Looking at past FHFA action on credit score modernization

This report also comes out after the Housing Policy Council earlier this month shared redacted findings from a Biden-era Freedom of Information Act filing regarding credit score modernization plans under then-FHFA Director Sandra Thompson.

The paperwork showed the government-sponsored enterprises only wanted FICO 10T approved versus other iterations of that company's modeling; it also did not support the addition of VantageScore 4.0. It also expressed skepticism over the use of a single report.

In her modernization pitch, Thompson called for use of a bi-merge from both FICO and VantageScore.

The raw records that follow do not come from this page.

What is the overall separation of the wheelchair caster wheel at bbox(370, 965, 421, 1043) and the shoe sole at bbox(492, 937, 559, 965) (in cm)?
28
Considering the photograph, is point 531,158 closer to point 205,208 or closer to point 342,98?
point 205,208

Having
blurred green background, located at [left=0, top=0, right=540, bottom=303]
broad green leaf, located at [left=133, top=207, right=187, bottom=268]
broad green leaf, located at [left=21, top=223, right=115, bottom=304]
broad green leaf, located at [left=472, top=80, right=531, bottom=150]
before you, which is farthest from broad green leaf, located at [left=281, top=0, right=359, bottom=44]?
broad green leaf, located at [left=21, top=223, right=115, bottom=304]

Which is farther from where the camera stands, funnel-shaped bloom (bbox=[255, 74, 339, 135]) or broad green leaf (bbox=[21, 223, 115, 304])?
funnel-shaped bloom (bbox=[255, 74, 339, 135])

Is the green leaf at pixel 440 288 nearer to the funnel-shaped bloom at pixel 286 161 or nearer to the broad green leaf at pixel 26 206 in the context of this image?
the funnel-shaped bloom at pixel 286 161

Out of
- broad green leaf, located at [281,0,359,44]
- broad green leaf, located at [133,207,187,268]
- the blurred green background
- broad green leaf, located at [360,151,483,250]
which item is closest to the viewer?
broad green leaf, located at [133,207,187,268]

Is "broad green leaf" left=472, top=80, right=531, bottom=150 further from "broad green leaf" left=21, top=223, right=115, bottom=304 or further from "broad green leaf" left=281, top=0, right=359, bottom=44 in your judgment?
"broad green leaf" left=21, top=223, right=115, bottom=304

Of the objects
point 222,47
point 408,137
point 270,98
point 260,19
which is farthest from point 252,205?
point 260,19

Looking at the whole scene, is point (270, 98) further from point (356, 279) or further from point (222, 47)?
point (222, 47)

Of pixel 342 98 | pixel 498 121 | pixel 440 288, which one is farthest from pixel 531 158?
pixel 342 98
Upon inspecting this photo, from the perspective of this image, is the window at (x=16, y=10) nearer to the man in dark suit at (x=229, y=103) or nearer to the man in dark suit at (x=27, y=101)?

A 2023 Standard & Poor's study found credit scores were similar whether two bureaus or three were used.

The National Consumer Reporting Association, an organization of the agencies who provide lenders with the reports, also is in favor of keeping the tri-merge, saying the data shows using one pull does not fit all consumers.

"There are enough differences between the three bureaus to degrade the accuracy of a mortgage decision when only one credit report is used," a statement from Eric Ellman, NCRA president, said. "This reduced reliability will lead to higher prices for consumers and increased risk to American taxpayers."

What the mortgage industry says

The split in the mortgage industry is shown by the polar opposite positions taken by the Community Home Lenders of America, supporting the current system, and the Mortgage Bankers Association.

The MBA reiterated its backing in favor of the single pull, pointing to a Jan. 29 blog posting from Bob Broeksmit, president and CEO.

Its statement noted:

·     The MBA believes the tri-merge credit reporting requirement has become a license for price gouging and ripping off consumers;

·     The FHFA already determined over three years ago that the tri-merge is not the gold standard (versus bi-merge);

·     Its Residential Board of Governors' policy discussions following several years of credit scoring price hikes, supported an August vote to move the industry away from tri-merge, and it eventually proposed late last year to single-file as addressing the aforementioned problem;

·     It has asked the GSEs and FHFA to review, release their most recent data, and engage with the MBA and the industry on this proposal and/or a better solution.

On the other hand, the CHLA sees this latest study as validation for retaining the tri-merge.

"The findings of the Davidson paper that a move to a single credit bureau pull would result in less accurate mortgage underwriting and higher rates as investors respond to uncertainty mirror conclusions in CHLA's recent White Paper on the subject," a statement from the organization said.